The Sumapaz River (Río Sumapaz) is a major tributary of the Magdalena River in Colombia. The 95 km long river originates in the Eastern Ranges of the Colombian Andes at the largest páramo in the world; Sumapaz, of which it takes its name. It forms the natural boundary between the departments of Cundinamarca and Tolima.

== Course ==

The Sumapaz River flows through the Magdalena Valley montane forests ecoregion in its upper reaches. The Sumapaz River flows through the department of Cundinamarca. It takes its name from its place of birth in the Sumapaz Páramo, the largest páramo in the world, in the rural zone of Bogotá. It is one of the main tributaries of the upper course of the Magdalena River

In ancient times, it was known as the Fusagasugá River, with a length of 200 km. The lower reaches of the Fusagasugá River become the Sumapaz after the confluence of the Chocho and Cuja. The river and its tributaries, the Gobernador, Bejucal, San Juan, Negro, Guavio, Batán, Juan Viejo, Corrales, Bosque, Colorado, Barroblanco, Subia or Chocho, Panches and Pagüey all originate in the Sumapaz and San Fortunato páramos, apart from the Pagüey. The Fusagasugá valley is known for its pleasant climate and the surrounding hills. There was a 100 km2 Fusagasugá Lagoon, which probably drained through the Melgar Valley. The river crosses the municipalities of Cabrera, Venecia, Pandi, Icononzo, Nilo, Melgar and Ricaurte. It forms the natural boundary between the departments of Tolima and Cundinamarca.

== Physical and natural aspects ==
The Sumapaz River can be divided into three sections: source, middle and lower valley. The source is in the Sumapaz Páramo, the world's largest páramo, and one of the most important sources of water, supplying the southern part of the Cundinamarca and important towns in the Tolima department. The middle course of the river drops from 4710 to 289 m above sea level before reaching the lower valley formed by the river in the municipality of Melgar, which extends to its mouth on the Magdalena River in the municipality of Ricaurte.

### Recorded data
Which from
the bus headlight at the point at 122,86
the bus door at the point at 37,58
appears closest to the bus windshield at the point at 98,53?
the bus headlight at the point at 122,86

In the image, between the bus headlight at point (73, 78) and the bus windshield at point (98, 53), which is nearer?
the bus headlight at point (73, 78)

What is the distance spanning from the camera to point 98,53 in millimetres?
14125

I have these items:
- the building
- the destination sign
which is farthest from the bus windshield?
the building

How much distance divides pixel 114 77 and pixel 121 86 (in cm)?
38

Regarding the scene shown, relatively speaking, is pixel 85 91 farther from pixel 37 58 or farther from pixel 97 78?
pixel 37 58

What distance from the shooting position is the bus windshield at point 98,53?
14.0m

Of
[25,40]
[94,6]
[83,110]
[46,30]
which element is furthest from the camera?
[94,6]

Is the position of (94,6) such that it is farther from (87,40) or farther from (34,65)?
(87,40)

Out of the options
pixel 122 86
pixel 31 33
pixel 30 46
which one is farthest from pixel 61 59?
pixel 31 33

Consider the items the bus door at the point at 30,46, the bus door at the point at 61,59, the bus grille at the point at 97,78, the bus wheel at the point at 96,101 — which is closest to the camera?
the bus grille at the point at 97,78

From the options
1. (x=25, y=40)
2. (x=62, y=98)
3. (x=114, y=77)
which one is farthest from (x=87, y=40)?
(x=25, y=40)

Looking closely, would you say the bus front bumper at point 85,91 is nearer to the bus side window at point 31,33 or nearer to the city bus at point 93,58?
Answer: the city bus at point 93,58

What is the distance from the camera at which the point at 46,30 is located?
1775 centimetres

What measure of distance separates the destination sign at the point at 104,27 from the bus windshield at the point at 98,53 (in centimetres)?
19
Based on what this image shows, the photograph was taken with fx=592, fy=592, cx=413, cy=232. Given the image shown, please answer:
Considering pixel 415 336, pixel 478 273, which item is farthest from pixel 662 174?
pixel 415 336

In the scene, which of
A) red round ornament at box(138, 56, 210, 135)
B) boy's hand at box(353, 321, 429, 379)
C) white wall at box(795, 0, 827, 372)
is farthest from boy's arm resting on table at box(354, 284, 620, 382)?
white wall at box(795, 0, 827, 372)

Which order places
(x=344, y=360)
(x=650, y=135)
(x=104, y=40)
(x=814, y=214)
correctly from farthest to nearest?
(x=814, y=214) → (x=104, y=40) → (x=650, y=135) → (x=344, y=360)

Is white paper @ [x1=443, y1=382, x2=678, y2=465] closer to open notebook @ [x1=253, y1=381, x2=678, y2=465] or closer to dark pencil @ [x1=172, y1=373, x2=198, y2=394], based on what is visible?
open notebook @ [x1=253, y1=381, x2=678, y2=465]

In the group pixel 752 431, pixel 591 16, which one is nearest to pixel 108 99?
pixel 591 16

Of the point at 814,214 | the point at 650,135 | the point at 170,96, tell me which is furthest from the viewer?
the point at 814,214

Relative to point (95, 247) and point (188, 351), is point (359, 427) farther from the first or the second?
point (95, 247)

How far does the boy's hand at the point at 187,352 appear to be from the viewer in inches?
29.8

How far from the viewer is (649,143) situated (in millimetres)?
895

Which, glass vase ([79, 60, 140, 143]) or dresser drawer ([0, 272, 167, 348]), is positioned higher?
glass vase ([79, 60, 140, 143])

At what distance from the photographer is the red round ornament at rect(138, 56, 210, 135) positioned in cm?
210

### Task requirements
1/ Quote the Sumapaz River text word for word, starting at the words "In ancient times, it" and stopping after the words "Tolima and Cundinamarca.".
2/ Name every municipality that the river crosses, as listed in the text on the Sumapaz River.
3/ Carry on the text about the Sumapaz River from its final sentence.

### Results of the tasks
1/
In ancient times, it was known as the Fusagasugá River, with a length of 200 km. The lower reaches of the Fusagasugá River become the Sumapaz after the confluence of the Chocho and Cuja. The river and its tributaries, the Gobernador, Bejucal, San Juan, Negro, Guavio, Batán, Juan Viejo, Corrales, Bosque, Colorado, Barroblanco, Subia or Chocho, Panches and Pagüey all originate in the Sumapaz and San Fortunato páramos, apart from the Pagüey. The Fusagasugá valley is known for its pleasant climate and the surrounding hills. There was a 100 km2 Fusagasugá Lagoon, which probably drained through the Melgar Valley. The river crosses the municipalities of Cabrera, Venecia, Pandi, Icononzo, Nilo, Melgar and Ricaurte. It forms the natural boundary between the departments of Tolima and Cundinamarca.

2/ Cabrera, Venecia, Pandi, Icononzo, Nilo, Melgar, Ricaurte

3/
== Tourism ==
The municipalities of Pandi, Melgar and Ricaurte are in the lower valley. These hold vacation spots for the people of the capital of Colombia, Bogotá, drawn by the warm climate and important tourist sites and hotels. In recent years, adventure sports like river rafting have become popular.

The Icononzo natural bridge is an important natural attraction, a geological formation of great beauty and complexity that was once visited by the German naturalist Alexander von Humboldt and that was once considered one of the hundred natural wonders of the world.

== Future hydroelectric project==
Since 2010, the power generation company Emgesa, a subsidiary of the Italian company Enel, has been conducting pre-feasibility and feasibility studies for construction of eight small hydroelectric power plants along the 50 km stretch of the Sumapaz between the mouth of the San Juan River and the Las Lajas gorge, in the municipalities of Cabrera, Venice and Pandi in the department of Cundinamarca, and the municipality of Icononzo in Tolima.